Saat ini doktrin hak asasi manusia memaksa negara-negara untuk memberikan
keterangan mengenai bagaimana mereka memperlakukan warga negaranya, bagaimana
mereka menjalankan peradilan, mengoperasikan penjara dan sebagainya.
Dalam tataran
konseptual,[3]
Hak Asasi Manusia mengalami Proses perkembangan yang sangat kompleks.[4] Perbincangan mengenai Hak
Asasi Manusia tersebut mendapat perhatian yang cukup intens sejalan dengan
perkembangan kesadaran manusia akan status yang dimilikinya secara kodrati. Hal
ini sejalan dengan prinsip humanisasi hidup dan keadilan sosial yang tampil
sebagai suatu bentuk kekuasaan baru yang dihadapi manusia pada zaman ini.[5] Posisi manusia yang
senantiasa memberikan pengaruh berbeda terhadap bentuk penyelenggaraan
kekuasaan disadari pula turut mengambil andil dalam proses penghormatan dan
penjaminan hak kodrati yang melekat padanya selaku individu yang merdeka.
Secara keseluruhan,
dalam komunitas internasional, doktrin hak asasi manusia telah memperoleh nilai
dan signifikansi, dalam konteks sistem nasional, sesuai dengan Teori Kontrak
Sosial dari Locke,[6]
Konsep Pemisahan Kekuasaan dari Montesquieu,[7] serta Teori Kedaulatan
Rakyat dari Rousseau.[8] Bersamaan dengan ide-ide
politik tersebut yang mengikis fondasi monarki dan diktator, doktrin hak asasi
manusia selain mendorong komunitas internasional untuk menghormati martabat
semua manusia, juga berperan dalam proses demokratisasi negara-negara.
Pada masa
sekitar abad ke-18 dan 19, timbul kesadaran akan hak-hak asasi manusia.

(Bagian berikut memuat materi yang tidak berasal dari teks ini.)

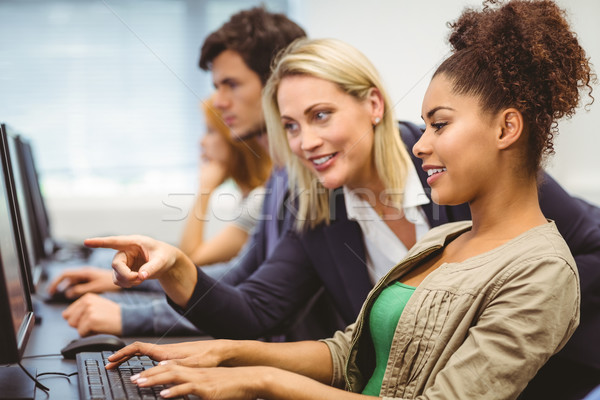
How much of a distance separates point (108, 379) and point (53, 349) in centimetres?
41

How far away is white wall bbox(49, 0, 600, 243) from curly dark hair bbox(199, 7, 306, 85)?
26cm

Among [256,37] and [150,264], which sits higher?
[256,37]

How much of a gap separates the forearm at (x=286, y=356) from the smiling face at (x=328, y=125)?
17.0 inches

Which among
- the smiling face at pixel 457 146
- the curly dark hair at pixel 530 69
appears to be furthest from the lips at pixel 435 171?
the curly dark hair at pixel 530 69

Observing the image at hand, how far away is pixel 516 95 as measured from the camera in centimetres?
95

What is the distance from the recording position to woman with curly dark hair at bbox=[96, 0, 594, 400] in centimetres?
85

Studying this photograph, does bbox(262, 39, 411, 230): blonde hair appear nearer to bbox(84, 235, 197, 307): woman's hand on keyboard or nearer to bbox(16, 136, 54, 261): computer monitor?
bbox(84, 235, 197, 307): woman's hand on keyboard

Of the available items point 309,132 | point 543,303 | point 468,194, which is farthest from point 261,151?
point 543,303

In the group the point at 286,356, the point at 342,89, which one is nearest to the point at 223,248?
the point at 342,89

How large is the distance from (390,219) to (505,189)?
49cm

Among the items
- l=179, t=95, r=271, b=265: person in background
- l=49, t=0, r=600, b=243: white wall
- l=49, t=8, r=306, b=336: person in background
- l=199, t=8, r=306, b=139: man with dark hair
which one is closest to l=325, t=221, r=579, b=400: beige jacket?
l=49, t=0, r=600, b=243: white wall

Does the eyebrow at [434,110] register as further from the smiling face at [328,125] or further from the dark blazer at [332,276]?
the smiling face at [328,125]

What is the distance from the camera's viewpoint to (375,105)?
4.87ft

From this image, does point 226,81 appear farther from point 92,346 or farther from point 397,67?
point 92,346
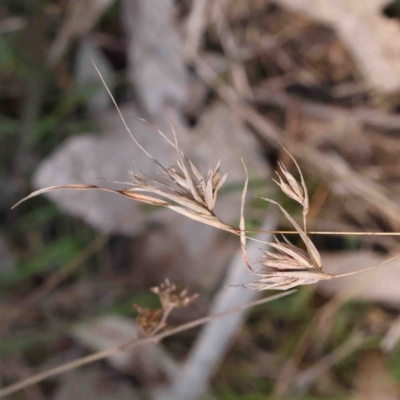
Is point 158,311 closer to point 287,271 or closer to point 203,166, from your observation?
point 287,271

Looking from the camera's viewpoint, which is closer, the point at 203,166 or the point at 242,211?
the point at 242,211

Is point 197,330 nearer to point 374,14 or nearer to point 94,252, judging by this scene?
point 94,252

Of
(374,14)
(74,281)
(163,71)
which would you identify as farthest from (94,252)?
(374,14)

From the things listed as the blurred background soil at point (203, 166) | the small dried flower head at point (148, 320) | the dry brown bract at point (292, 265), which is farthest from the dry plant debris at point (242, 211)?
the blurred background soil at point (203, 166)

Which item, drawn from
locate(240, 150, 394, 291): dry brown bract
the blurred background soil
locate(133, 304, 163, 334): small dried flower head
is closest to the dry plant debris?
locate(240, 150, 394, 291): dry brown bract

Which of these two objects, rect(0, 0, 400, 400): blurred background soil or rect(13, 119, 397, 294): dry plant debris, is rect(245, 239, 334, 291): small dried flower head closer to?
rect(13, 119, 397, 294): dry plant debris

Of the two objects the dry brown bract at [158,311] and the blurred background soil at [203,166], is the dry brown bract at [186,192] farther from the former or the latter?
the blurred background soil at [203,166]

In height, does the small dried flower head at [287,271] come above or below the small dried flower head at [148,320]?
above

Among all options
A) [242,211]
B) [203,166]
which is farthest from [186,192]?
[203,166]

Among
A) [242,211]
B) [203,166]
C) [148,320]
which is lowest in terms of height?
[203,166]
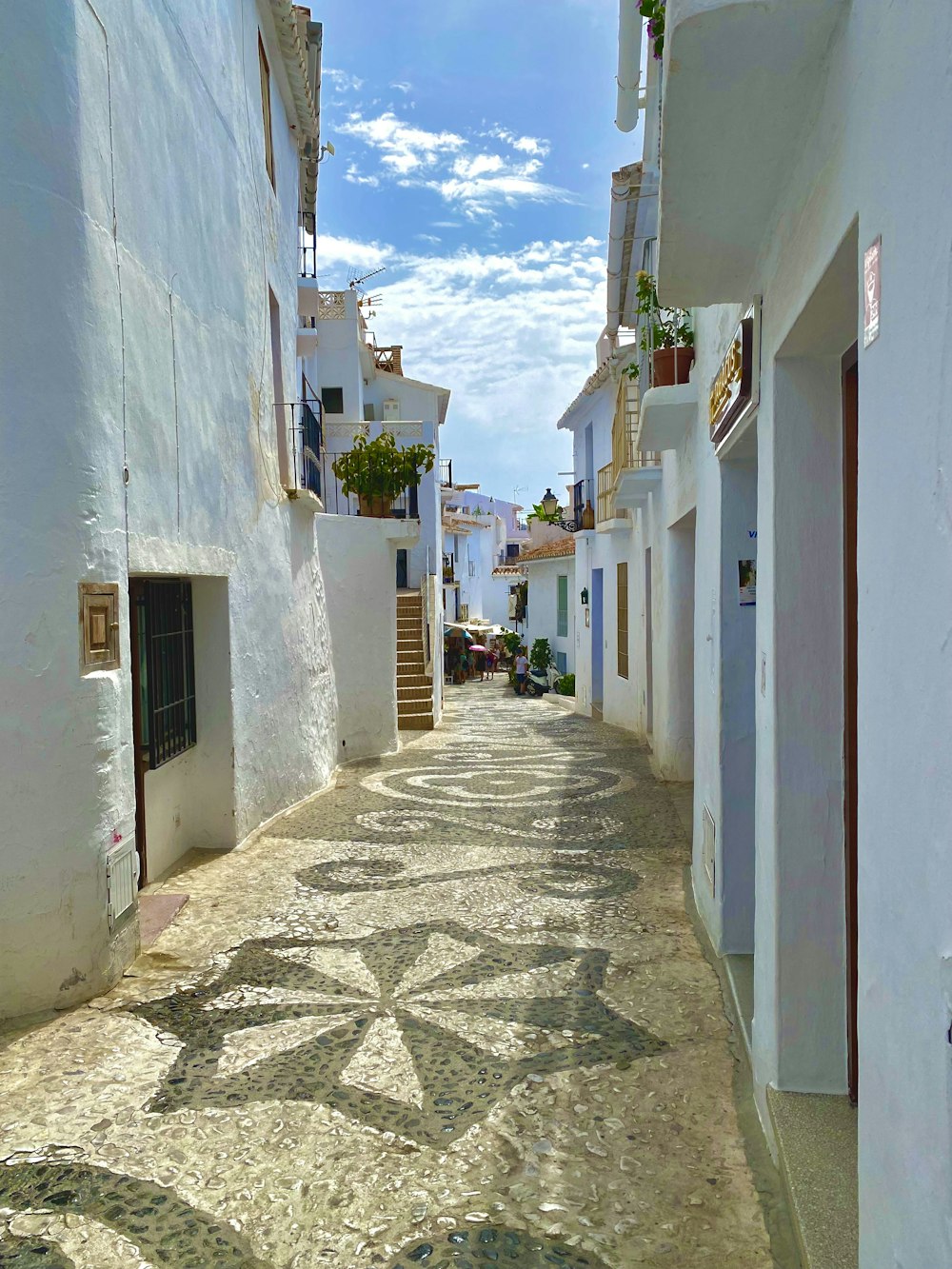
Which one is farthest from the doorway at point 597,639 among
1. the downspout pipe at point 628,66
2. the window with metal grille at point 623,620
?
the downspout pipe at point 628,66

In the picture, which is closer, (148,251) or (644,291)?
(148,251)

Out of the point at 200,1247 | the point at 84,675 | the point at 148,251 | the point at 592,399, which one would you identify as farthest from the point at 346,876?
the point at 592,399

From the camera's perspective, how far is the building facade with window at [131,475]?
14.1ft

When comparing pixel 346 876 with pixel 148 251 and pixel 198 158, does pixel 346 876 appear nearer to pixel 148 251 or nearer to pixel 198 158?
pixel 148 251

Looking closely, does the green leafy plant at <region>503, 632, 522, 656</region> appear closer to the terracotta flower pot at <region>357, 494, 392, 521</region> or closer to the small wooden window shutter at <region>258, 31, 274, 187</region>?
the terracotta flower pot at <region>357, 494, 392, 521</region>

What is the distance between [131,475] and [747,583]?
3.42 meters

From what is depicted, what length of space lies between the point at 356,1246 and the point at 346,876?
3795mm

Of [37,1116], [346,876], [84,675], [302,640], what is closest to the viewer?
Result: [37,1116]

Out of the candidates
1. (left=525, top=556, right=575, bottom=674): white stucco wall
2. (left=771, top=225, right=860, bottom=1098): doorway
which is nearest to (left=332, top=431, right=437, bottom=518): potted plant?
(left=771, top=225, right=860, bottom=1098): doorway

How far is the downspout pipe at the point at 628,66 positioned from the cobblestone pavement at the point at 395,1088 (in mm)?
7254

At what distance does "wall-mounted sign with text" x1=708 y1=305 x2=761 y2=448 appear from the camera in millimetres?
3459

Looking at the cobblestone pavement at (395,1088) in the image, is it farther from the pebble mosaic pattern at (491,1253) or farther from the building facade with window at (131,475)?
the building facade with window at (131,475)

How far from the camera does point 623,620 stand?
14.8 meters

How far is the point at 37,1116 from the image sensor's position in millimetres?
3381
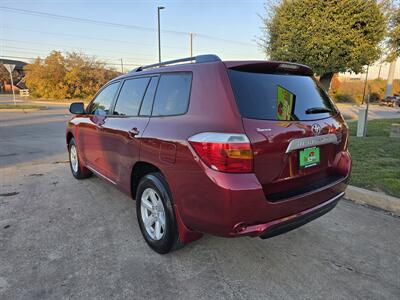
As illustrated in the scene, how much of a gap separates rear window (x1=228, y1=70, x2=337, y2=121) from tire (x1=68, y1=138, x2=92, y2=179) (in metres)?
3.54

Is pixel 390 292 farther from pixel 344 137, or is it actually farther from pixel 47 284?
pixel 47 284

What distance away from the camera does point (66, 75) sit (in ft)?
110

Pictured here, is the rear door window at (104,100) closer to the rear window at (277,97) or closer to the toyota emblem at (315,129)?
the rear window at (277,97)

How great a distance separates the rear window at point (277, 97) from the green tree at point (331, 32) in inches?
320

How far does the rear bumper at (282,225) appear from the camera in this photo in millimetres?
2004

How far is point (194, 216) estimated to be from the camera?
2.17m

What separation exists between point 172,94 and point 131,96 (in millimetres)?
901

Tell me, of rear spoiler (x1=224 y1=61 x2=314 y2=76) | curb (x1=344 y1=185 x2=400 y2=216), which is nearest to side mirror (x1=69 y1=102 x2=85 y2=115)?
rear spoiler (x1=224 y1=61 x2=314 y2=76)

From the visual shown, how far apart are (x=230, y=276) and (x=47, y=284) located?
4.97 feet

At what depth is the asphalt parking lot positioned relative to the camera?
2.20 metres

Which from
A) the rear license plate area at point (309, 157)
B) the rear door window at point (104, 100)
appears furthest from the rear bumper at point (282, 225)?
the rear door window at point (104, 100)

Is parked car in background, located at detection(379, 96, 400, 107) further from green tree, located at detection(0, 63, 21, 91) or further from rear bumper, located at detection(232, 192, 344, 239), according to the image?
green tree, located at detection(0, 63, 21, 91)

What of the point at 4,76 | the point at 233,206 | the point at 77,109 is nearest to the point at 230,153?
the point at 233,206

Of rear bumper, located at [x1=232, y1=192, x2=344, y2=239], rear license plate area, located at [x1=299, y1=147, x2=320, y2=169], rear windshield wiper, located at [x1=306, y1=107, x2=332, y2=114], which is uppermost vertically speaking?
rear windshield wiper, located at [x1=306, y1=107, x2=332, y2=114]
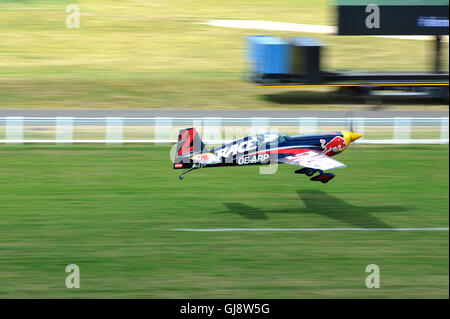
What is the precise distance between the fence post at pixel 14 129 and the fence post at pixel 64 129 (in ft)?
4.85

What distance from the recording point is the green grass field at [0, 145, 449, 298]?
436 inches

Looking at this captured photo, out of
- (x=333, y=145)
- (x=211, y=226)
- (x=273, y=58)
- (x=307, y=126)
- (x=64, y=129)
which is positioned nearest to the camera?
(x=333, y=145)

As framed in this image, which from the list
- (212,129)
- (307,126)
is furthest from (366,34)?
(212,129)

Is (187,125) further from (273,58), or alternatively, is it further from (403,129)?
(403,129)

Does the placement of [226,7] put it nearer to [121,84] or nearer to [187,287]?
[121,84]

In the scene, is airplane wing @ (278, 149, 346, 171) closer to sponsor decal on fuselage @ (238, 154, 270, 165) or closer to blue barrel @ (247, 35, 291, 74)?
sponsor decal on fuselage @ (238, 154, 270, 165)

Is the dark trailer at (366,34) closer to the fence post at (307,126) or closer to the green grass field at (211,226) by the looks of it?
the fence post at (307,126)

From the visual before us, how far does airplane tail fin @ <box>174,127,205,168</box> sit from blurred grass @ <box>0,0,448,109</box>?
1907cm

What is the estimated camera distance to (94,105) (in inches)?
1164

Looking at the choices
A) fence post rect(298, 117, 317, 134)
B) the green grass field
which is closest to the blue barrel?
fence post rect(298, 117, 317, 134)

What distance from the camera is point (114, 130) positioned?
23.3 metres

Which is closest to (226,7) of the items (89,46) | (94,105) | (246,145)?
(89,46)

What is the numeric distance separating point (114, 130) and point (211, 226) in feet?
35.2

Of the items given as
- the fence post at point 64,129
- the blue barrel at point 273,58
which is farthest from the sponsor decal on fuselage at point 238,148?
the blue barrel at point 273,58
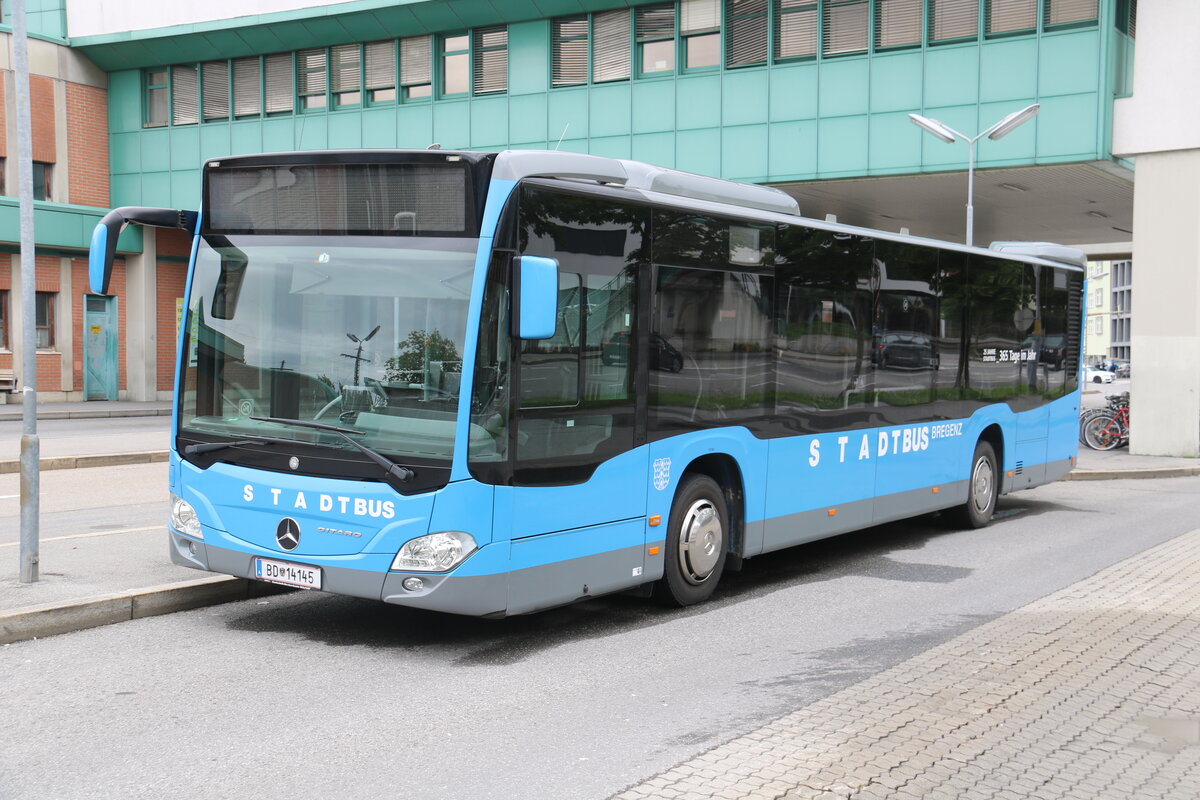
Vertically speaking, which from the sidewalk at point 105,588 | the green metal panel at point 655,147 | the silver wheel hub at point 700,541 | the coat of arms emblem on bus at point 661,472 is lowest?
the sidewalk at point 105,588

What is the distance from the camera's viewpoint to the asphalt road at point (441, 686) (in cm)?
495

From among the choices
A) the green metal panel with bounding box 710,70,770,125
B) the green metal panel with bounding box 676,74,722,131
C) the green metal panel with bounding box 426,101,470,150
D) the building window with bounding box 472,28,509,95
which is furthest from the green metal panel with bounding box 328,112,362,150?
the green metal panel with bounding box 710,70,770,125

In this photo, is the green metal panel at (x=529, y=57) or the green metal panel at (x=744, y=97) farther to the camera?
the green metal panel at (x=529, y=57)

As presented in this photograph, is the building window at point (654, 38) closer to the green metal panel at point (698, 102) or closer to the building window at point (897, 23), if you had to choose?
the green metal panel at point (698, 102)

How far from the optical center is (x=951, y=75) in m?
24.7

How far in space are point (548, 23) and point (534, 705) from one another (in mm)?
25548

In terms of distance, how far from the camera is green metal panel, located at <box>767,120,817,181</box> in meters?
26.2

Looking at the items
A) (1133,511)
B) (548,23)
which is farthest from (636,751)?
(548,23)

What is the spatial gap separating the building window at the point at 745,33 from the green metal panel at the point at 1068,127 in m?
6.33

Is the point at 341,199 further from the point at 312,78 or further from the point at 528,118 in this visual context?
the point at 312,78

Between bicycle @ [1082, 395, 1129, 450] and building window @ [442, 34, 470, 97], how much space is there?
16.8 metres

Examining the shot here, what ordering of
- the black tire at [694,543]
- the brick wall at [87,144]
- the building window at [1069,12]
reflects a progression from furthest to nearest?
the brick wall at [87,144] → the building window at [1069,12] → the black tire at [694,543]

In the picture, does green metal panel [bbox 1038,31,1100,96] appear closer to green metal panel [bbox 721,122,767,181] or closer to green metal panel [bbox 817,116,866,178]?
green metal panel [bbox 817,116,866,178]

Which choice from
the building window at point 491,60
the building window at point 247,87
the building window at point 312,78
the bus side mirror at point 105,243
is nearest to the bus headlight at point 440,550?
the bus side mirror at point 105,243
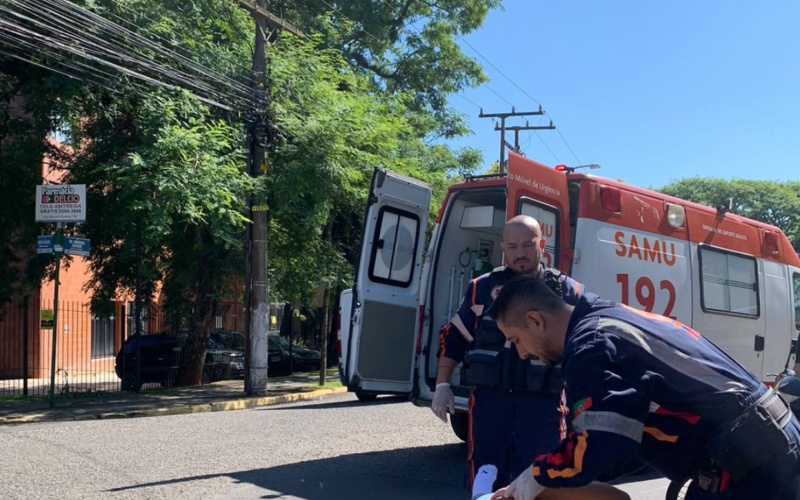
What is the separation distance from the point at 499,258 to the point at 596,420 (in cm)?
573

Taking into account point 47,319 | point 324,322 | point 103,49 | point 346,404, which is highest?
point 103,49

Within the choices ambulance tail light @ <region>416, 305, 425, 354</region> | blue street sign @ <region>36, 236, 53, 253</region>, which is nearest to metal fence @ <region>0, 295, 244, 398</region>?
blue street sign @ <region>36, 236, 53, 253</region>

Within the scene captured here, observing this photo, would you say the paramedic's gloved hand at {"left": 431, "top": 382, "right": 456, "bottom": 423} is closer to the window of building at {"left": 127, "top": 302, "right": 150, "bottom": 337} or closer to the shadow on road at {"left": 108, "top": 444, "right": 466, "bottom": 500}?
the shadow on road at {"left": 108, "top": 444, "right": 466, "bottom": 500}

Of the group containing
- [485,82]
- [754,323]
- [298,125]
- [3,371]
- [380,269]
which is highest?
[485,82]

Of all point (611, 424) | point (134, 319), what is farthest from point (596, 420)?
point (134, 319)

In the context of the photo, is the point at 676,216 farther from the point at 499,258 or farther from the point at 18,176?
the point at 18,176

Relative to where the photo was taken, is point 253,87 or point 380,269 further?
point 253,87

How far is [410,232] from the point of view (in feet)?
24.0

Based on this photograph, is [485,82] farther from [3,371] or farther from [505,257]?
[505,257]

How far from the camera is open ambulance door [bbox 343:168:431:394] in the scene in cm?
689

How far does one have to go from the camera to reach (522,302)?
99.9 inches

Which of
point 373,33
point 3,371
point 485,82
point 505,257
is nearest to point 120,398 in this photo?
point 3,371

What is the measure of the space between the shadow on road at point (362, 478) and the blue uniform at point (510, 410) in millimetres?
2386

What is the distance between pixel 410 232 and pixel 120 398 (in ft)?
31.7
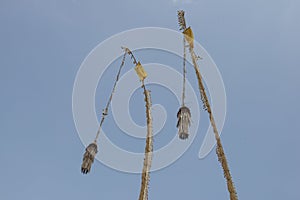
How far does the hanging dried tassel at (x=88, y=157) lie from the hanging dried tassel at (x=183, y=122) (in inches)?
123

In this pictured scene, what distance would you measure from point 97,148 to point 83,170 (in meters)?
1.22

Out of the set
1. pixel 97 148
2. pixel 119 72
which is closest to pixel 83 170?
pixel 97 148

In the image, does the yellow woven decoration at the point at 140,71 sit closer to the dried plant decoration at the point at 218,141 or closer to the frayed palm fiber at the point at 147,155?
the frayed palm fiber at the point at 147,155

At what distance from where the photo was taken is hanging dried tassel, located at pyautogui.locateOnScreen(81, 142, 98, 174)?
34.1ft

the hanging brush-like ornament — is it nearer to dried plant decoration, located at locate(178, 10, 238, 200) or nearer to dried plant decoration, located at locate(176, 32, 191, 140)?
dried plant decoration, located at locate(176, 32, 191, 140)

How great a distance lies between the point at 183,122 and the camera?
33.9 ft

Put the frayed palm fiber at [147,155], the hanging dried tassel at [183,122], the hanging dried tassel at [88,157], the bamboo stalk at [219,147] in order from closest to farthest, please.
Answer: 1. the hanging dried tassel at [183,122]
2. the hanging dried tassel at [88,157]
3. the bamboo stalk at [219,147]
4. the frayed palm fiber at [147,155]

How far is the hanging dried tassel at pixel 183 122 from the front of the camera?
31.8 ft

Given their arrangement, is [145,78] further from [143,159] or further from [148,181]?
[148,181]

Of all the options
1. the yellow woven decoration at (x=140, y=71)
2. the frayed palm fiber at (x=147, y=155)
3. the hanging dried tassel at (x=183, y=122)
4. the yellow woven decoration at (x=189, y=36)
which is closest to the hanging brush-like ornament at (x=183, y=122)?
the hanging dried tassel at (x=183, y=122)

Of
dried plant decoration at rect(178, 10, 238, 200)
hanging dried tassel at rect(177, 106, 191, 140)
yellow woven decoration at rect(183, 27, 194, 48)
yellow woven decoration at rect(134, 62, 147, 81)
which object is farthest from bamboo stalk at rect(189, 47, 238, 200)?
yellow woven decoration at rect(134, 62, 147, 81)

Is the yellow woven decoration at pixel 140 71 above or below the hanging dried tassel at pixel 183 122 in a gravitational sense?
above

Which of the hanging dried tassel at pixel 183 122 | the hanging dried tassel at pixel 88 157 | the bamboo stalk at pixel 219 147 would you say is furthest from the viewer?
the bamboo stalk at pixel 219 147

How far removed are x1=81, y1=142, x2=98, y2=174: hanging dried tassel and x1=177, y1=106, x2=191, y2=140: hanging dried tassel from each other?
313cm
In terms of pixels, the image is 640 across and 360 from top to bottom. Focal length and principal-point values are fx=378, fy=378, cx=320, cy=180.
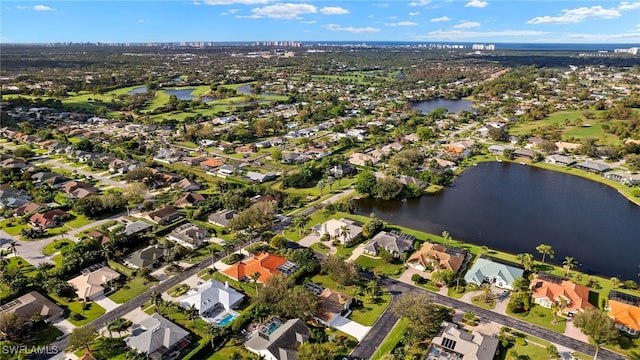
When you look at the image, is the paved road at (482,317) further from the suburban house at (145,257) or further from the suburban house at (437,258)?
the suburban house at (145,257)

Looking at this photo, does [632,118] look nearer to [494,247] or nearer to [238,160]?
[494,247]

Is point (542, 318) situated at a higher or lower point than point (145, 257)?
lower

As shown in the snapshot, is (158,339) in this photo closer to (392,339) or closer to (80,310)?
(80,310)

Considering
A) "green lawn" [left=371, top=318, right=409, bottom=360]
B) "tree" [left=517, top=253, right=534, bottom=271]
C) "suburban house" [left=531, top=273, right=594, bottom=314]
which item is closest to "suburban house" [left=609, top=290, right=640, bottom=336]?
"suburban house" [left=531, top=273, right=594, bottom=314]

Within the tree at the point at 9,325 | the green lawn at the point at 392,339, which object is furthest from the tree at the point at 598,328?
the tree at the point at 9,325

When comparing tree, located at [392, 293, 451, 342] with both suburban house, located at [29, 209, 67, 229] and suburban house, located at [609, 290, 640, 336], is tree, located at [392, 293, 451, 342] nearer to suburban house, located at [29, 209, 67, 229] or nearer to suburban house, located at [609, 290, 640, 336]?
suburban house, located at [609, 290, 640, 336]

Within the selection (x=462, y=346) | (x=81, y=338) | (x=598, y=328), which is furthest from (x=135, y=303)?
(x=598, y=328)
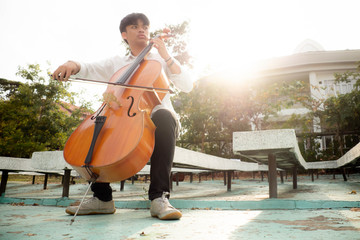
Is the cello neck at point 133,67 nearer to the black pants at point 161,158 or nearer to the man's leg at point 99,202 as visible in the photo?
the black pants at point 161,158

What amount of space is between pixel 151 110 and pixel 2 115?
9.54m

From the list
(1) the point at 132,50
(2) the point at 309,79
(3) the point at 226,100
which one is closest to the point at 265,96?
(3) the point at 226,100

Perjuangan untuk melindungi hak-hak asasi manusia mencapai puncak pada abad
ke-20. Deklarasi-deklarasi dan konvensi internasional serta seruan-seruan
tentang hak-hak asasi manusia mulai bermunculan baik yang diprakarsai oleh
lembaga-lembaga internasional seperti PBB dan organ-organnya maupun oleh
negara-negara secara kolektif dan individual.[9]
Pada umumnya, sepanjang negara menjalankan kewajibannya berdasarkan hukum
nasional, bagaimana melakukannya tidak menjadi perhatian hukum internasional.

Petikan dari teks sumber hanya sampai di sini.